- **Task statement**
Go through the data below and return each line where the string "Zealand" appears.
Materials provided Start Marker
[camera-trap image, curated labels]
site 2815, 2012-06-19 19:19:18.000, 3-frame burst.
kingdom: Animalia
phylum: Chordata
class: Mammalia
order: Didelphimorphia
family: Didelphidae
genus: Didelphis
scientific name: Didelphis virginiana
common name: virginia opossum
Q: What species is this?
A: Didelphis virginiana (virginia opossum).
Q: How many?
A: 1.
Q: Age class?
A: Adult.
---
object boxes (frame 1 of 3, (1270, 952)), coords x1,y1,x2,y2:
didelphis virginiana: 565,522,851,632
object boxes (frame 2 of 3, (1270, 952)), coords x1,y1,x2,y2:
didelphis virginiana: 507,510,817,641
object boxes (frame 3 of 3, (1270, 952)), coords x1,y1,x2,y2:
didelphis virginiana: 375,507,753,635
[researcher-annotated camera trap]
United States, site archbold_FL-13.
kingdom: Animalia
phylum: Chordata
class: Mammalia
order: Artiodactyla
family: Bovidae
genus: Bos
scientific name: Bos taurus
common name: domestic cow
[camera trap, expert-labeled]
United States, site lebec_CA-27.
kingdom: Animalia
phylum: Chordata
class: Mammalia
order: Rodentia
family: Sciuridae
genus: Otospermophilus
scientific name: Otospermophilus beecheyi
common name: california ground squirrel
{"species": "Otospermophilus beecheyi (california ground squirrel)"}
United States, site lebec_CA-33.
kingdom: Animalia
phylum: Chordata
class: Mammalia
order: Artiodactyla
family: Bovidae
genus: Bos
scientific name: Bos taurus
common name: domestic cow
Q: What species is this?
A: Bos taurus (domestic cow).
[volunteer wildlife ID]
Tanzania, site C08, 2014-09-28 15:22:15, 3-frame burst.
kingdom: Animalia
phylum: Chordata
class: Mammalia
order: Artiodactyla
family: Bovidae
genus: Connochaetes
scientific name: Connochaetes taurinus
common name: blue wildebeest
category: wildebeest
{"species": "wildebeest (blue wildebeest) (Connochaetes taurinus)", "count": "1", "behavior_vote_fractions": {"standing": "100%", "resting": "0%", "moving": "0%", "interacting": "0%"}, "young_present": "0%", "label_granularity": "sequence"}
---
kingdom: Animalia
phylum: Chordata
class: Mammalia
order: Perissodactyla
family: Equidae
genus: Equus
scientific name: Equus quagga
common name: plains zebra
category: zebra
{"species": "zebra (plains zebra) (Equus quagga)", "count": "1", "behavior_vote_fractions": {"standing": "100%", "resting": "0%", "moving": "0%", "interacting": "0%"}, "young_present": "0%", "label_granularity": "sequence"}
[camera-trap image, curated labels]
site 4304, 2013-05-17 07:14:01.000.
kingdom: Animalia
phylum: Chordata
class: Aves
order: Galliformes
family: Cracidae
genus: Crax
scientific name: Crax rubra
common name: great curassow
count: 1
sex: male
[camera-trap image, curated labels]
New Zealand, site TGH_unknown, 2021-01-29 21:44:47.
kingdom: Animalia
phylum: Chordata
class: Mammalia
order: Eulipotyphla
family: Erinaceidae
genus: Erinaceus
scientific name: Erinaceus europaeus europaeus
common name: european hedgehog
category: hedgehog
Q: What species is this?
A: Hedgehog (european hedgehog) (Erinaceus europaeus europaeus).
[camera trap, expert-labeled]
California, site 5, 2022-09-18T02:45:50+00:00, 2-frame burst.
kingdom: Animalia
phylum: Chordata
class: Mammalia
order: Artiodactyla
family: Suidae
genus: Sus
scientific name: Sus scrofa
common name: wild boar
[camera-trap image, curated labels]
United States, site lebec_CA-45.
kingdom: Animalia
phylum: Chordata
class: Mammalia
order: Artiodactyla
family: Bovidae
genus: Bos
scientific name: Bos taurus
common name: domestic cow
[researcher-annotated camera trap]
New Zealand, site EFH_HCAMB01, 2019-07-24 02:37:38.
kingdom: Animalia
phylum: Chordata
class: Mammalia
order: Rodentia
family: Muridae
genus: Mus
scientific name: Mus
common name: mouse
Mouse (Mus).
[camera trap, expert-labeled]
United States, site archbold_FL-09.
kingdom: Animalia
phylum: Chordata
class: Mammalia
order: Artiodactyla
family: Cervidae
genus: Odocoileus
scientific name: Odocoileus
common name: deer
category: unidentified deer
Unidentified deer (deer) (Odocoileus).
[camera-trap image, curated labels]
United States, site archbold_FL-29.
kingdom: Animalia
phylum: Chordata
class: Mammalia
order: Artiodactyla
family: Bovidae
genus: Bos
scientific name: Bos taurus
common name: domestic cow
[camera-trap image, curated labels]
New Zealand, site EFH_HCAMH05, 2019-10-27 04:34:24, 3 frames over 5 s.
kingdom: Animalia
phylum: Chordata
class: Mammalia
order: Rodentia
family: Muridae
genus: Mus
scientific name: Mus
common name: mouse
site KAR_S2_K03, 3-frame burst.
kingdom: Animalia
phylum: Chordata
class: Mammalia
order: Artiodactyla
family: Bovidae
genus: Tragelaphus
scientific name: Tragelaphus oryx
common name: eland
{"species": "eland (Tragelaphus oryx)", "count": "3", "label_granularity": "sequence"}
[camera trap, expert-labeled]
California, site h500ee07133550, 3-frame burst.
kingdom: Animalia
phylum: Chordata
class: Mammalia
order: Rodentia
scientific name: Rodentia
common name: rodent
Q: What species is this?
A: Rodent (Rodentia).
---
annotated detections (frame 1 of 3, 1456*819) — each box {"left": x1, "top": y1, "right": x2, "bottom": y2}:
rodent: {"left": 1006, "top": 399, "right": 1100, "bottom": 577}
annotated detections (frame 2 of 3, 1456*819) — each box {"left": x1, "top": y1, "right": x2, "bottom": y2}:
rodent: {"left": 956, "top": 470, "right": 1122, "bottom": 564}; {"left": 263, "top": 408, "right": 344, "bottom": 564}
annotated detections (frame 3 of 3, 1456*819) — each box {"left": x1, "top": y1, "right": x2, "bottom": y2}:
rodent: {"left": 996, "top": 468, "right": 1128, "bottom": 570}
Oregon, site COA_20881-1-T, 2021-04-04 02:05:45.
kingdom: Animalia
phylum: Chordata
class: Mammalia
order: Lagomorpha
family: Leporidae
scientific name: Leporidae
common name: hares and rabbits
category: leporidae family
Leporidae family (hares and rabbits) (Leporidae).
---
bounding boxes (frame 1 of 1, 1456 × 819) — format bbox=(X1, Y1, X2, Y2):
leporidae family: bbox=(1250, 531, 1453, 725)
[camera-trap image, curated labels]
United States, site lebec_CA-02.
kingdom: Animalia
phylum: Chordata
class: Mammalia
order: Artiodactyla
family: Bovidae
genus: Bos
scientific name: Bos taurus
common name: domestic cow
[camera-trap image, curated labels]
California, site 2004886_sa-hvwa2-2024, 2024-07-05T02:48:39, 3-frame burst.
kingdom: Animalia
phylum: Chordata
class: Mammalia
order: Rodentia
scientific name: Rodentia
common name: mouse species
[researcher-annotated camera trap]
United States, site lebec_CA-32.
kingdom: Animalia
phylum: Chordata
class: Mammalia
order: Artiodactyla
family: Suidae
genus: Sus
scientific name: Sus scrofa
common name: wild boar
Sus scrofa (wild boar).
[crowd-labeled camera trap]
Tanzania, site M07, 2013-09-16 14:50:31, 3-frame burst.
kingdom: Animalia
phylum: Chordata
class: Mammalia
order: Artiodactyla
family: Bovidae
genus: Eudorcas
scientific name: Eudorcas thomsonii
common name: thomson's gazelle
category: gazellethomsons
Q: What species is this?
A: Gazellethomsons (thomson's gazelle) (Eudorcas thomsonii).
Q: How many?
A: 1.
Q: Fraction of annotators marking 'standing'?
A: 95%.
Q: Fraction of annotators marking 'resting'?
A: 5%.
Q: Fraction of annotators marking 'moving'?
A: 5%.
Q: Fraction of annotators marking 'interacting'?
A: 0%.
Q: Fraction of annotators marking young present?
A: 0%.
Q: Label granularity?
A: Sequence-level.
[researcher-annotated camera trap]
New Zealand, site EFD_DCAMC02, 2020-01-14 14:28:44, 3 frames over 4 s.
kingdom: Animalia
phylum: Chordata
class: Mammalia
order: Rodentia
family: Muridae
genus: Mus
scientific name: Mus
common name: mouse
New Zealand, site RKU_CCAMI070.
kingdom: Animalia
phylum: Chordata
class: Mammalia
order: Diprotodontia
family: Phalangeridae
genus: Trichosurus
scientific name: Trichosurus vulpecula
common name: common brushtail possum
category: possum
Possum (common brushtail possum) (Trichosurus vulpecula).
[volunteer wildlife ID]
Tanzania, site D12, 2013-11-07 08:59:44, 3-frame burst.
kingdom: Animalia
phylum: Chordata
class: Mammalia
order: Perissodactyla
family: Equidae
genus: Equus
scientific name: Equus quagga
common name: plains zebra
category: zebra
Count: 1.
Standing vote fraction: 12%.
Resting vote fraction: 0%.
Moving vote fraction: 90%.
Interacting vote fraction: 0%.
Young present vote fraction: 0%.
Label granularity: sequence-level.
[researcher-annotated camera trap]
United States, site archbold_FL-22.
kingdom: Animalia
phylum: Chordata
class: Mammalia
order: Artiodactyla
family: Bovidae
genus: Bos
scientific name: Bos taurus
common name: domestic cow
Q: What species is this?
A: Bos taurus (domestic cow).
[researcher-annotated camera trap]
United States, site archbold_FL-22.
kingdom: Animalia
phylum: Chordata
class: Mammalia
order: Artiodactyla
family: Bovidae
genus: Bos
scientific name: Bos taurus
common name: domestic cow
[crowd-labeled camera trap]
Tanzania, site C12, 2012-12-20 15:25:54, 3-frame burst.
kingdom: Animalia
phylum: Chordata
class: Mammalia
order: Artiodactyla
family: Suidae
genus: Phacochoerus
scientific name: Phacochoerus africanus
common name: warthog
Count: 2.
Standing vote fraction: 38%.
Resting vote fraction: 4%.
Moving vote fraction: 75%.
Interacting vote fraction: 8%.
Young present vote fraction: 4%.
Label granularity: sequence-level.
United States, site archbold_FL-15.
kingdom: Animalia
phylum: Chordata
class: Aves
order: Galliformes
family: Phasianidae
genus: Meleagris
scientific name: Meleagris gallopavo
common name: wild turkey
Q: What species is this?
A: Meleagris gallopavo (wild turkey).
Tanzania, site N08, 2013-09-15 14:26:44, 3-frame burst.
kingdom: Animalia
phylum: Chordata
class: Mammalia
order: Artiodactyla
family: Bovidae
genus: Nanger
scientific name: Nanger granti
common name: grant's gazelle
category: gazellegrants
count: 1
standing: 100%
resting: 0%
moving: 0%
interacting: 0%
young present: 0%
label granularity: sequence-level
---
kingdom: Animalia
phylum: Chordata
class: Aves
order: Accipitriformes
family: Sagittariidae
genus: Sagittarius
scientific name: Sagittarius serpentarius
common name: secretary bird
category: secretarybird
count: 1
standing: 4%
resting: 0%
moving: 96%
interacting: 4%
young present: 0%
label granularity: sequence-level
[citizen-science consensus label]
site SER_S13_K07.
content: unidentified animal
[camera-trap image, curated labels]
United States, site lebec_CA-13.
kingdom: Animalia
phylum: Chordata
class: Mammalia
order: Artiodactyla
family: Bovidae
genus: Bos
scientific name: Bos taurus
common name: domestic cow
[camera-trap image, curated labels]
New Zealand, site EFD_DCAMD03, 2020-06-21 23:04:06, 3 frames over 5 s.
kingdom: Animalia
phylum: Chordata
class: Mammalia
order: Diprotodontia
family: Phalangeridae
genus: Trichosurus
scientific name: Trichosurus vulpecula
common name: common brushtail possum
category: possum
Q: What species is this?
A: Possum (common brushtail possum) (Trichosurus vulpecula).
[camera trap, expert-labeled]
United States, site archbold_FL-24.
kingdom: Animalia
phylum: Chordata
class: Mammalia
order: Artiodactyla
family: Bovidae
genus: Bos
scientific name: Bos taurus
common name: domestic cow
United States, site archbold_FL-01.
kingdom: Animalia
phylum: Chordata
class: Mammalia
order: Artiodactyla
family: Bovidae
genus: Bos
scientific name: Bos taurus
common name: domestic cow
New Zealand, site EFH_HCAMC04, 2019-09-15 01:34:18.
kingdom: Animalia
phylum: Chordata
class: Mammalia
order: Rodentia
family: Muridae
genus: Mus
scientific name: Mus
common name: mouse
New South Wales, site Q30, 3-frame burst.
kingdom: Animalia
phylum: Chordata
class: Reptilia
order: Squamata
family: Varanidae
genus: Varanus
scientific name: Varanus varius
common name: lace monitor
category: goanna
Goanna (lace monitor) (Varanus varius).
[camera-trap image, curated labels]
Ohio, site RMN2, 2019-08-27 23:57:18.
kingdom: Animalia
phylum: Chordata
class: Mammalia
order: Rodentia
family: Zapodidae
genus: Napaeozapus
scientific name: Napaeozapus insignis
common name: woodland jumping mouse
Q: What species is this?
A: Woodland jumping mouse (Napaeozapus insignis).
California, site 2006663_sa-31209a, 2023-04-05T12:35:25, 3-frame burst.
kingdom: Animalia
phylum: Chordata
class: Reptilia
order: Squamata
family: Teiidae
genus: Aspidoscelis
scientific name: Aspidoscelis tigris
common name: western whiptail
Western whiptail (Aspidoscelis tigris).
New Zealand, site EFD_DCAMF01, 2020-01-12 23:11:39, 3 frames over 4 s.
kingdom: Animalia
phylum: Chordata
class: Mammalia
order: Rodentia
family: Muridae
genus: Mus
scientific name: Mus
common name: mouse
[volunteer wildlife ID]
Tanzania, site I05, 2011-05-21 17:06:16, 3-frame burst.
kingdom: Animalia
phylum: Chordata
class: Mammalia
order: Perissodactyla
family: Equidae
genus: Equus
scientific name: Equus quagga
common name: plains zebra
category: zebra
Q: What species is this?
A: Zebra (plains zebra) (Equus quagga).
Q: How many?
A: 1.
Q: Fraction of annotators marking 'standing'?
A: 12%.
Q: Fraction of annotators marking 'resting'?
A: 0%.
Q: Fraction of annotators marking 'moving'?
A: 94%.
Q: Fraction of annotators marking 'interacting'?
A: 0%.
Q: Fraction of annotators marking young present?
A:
Materials provided End Marker
- **Response to the task**
New Zealand, site TGH_unknown, 2021-01-29 21:44:47.
New Zealand, site EFH_HCAMB01, 2019-07-24 02:37:38.
New Zealand, site EFH_HCAMH05, 2019-10-27 04:34:24, 3 frames over 5 s.
New Zealand, site EFD_DCAMC02, 2020-01-14 14:28:44, 3 frames over 4 s.
New Zealand, site RKU_CCAMI070.
New Zealand, site EFD_DCAMD03, 2020-06-21 23:04:06, 3 frames over 5 s.
New Zealand, site EFH_HCAMC04, 2019-09-15 01:34:18.
New Zealand, site EFD_DCAMF01, 2020-01-12 23:11:39, 3 frames over 4 s.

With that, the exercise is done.